Résultat: les vols avec violence sont en nette augmentation, notamment dans les transports en commun. Dans les réseaux de l'agglomération parisienne, ils sont passés de 6 821 en 2009 à 9 501 pour les 11 premiers mois de cette année, soit une hausse de 40%. Et 75% d'entre eux sont liés aux téléphones portables, dont la moitié aux smartphones, selon le commandant Bruno Terrenzi, du département d'investigations judiciaires de la brigade des réseaux ferrés. Rien qu'en novembre, il y a eu 297 téléphones volés dans les transports franciliens, soit 69 de plus qu'en octobre.
C'est particulièrement vrai dans Paris intra-muros, où ont lieu 50,3% des vols.
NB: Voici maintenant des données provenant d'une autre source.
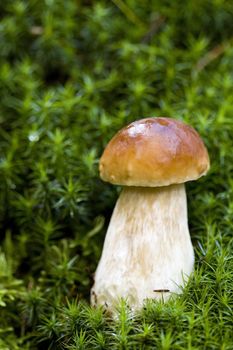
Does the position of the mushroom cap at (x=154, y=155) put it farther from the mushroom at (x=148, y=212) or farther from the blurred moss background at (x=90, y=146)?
the blurred moss background at (x=90, y=146)

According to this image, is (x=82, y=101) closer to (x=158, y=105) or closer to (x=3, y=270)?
(x=158, y=105)

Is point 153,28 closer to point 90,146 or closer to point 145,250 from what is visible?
point 90,146

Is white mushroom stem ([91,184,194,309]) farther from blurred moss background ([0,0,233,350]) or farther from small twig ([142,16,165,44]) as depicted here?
small twig ([142,16,165,44])

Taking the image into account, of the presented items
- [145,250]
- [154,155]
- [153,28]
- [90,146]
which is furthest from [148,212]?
[153,28]

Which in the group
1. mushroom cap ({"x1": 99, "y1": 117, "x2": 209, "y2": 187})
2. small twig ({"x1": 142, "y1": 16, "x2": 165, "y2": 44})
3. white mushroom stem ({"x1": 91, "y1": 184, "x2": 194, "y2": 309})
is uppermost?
small twig ({"x1": 142, "y1": 16, "x2": 165, "y2": 44})

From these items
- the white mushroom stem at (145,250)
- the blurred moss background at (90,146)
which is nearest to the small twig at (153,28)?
the blurred moss background at (90,146)

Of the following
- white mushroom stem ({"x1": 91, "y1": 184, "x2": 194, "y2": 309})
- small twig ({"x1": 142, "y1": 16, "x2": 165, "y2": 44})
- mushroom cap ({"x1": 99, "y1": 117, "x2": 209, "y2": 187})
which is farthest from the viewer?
small twig ({"x1": 142, "y1": 16, "x2": 165, "y2": 44})

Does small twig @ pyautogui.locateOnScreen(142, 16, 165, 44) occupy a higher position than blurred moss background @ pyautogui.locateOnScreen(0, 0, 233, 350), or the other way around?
small twig @ pyautogui.locateOnScreen(142, 16, 165, 44)

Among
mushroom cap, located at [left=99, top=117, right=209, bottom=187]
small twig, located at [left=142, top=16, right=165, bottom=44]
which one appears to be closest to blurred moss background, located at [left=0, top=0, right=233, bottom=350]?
small twig, located at [left=142, top=16, right=165, bottom=44]
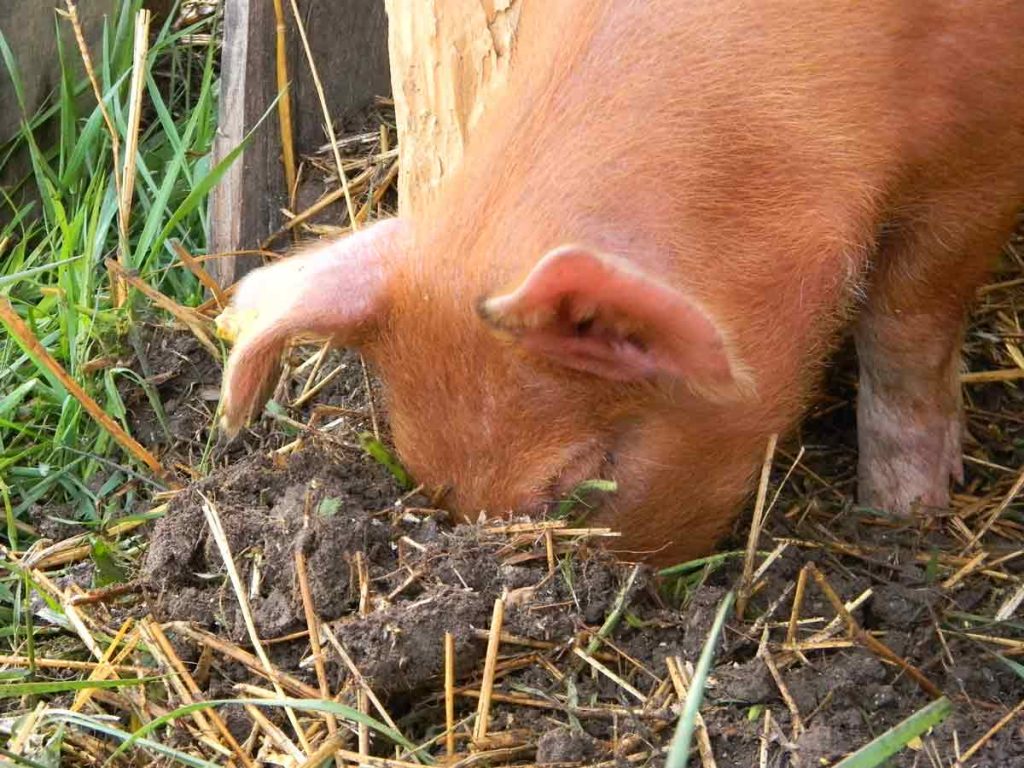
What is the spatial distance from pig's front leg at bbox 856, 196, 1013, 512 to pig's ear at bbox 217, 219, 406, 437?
4.73 ft

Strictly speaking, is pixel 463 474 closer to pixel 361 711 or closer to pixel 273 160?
pixel 361 711

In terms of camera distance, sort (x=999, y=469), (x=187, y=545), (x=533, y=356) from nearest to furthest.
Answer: (x=533, y=356) → (x=187, y=545) → (x=999, y=469)

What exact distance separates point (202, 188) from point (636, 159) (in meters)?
1.69

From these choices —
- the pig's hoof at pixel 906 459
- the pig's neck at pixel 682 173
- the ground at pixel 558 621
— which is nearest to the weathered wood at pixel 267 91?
the ground at pixel 558 621

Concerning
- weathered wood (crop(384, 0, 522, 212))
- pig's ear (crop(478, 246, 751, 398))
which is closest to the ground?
pig's ear (crop(478, 246, 751, 398))

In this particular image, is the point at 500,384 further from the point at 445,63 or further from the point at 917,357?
the point at 917,357

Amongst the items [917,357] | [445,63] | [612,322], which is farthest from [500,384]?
[917,357]

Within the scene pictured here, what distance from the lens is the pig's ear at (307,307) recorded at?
10.7ft

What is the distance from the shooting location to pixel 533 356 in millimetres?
3131

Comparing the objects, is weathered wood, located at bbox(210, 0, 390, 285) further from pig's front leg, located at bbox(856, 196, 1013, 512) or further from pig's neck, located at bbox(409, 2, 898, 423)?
pig's front leg, located at bbox(856, 196, 1013, 512)

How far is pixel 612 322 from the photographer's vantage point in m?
2.95

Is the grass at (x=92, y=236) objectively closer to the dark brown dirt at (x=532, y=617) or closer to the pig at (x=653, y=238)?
the dark brown dirt at (x=532, y=617)

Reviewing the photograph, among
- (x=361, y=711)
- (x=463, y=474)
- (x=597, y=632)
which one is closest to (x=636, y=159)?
(x=463, y=474)

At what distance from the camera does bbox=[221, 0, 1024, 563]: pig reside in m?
3.17
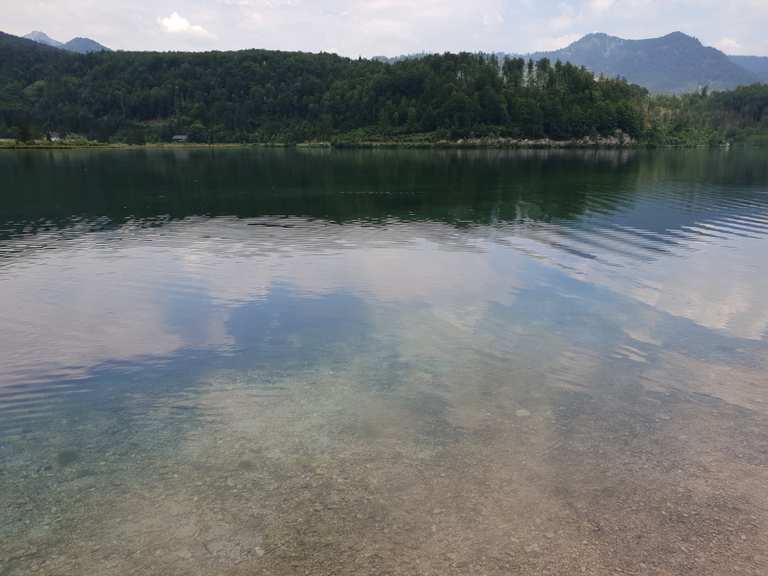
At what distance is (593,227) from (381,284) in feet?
84.2

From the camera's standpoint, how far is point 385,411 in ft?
50.5

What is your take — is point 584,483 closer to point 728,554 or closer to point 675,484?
point 675,484

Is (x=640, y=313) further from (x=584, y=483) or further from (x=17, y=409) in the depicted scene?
(x=17, y=409)

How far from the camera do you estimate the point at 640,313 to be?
79.8 ft

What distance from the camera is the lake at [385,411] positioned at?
10.3 meters

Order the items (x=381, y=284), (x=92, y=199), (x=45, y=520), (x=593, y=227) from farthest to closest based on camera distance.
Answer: (x=92, y=199) → (x=593, y=227) → (x=381, y=284) → (x=45, y=520)

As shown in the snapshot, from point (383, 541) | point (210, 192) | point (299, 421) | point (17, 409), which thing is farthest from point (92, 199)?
point (383, 541)

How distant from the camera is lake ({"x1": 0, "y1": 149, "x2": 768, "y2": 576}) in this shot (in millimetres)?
10281

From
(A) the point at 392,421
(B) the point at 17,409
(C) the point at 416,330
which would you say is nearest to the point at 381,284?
(C) the point at 416,330

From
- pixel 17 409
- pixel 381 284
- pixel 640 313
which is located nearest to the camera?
pixel 17 409

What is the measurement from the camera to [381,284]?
97.5ft

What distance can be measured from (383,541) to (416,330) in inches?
490

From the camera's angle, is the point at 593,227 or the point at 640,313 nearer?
the point at 640,313

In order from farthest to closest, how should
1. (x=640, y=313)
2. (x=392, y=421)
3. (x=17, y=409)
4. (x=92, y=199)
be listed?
1. (x=92, y=199)
2. (x=640, y=313)
3. (x=17, y=409)
4. (x=392, y=421)
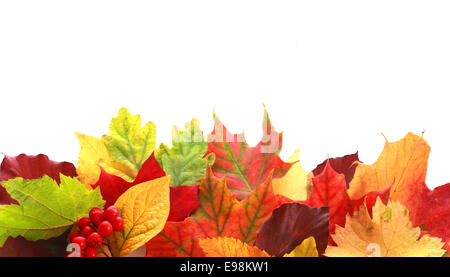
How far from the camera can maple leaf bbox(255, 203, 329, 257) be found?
0.92 feet

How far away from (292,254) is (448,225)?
0.10 metres

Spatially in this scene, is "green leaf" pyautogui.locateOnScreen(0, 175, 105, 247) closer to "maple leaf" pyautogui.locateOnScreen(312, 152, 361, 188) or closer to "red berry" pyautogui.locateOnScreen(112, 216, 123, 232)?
"red berry" pyautogui.locateOnScreen(112, 216, 123, 232)

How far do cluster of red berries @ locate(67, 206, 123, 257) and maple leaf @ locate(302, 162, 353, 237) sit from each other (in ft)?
0.36

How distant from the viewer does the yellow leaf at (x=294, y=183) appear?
1.11ft

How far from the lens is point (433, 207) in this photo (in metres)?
0.32

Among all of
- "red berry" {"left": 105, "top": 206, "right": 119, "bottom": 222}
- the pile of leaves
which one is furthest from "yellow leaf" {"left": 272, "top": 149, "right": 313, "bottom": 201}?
"red berry" {"left": 105, "top": 206, "right": 119, "bottom": 222}

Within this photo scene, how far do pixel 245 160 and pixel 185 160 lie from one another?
0.04 m

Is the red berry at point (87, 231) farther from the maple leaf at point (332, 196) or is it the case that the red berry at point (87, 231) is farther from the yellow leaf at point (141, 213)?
the maple leaf at point (332, 196)

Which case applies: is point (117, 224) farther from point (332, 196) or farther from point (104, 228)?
point (332, 196)

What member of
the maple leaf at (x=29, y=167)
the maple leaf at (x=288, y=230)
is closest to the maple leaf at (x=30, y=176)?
the maple leaf at (x=29, y=167)

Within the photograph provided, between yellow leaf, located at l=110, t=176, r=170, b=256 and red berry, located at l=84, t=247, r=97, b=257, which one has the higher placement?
yellow leaf, located at l=110, t=176, r=170, b=256

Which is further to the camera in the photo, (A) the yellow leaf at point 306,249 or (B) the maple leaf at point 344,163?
(B) the maple leaf at point 344,163
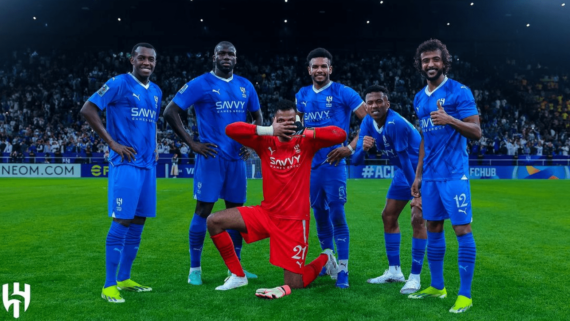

Plus on s'éloigne de la capitale, moins les actes de ce type sont fréquents, contrairement aux idées reçues (27,4% dans la petite couronne, 22,3% en grande couronne). À Paris, "plus des deux tiers des vols avec violence commis sont des vols à l'arraché, 21,8% sont des vols perpétrés avec des violences physiques et 10,7% sont des extorsions", selon la Direction de sécurité de proximité de l'agglomération parisienne.
Car l'arrachage du téléphone à son propriétaire au moment au moment où démarre le métro, le voleur restant avec son larcin sur le quai, alors que la rame emporte la victime, n'est bien sûr pas le seul type de vol à déplorer. Ce lundi, station Étienne Marcel, un homme qui venait d'arracher à une passagère son téléphone et son portefeuille a bousculé dans les escaliers une jeune femme de 27 ans qui en est morte. L'homme est toujours en fuite même si, ce jeudi soir, Brice Hortefeux a assuré que la police disposait d'un "signalement très précis" de l'individu, notamment grâce aux caméras de surveillance. L'amélioration de ces systèmes aurait d'ailleurs permis à la police de nettement progresser en terme de résolution de ces affaires: 33% d'entre elles seraient désormais résolues.
Mais pour tenter, avant tout, de les prévenir, la préfecture a décidé de mettre en garde les victimes potentielles. 50 000 "flyers" pédagogiques devraient être bientôt distribués dans les transports et un responsable policier conseille aux voyageurs un "minimum de prudence quand ils pianotent sur l'écran tactile de leur smartphone".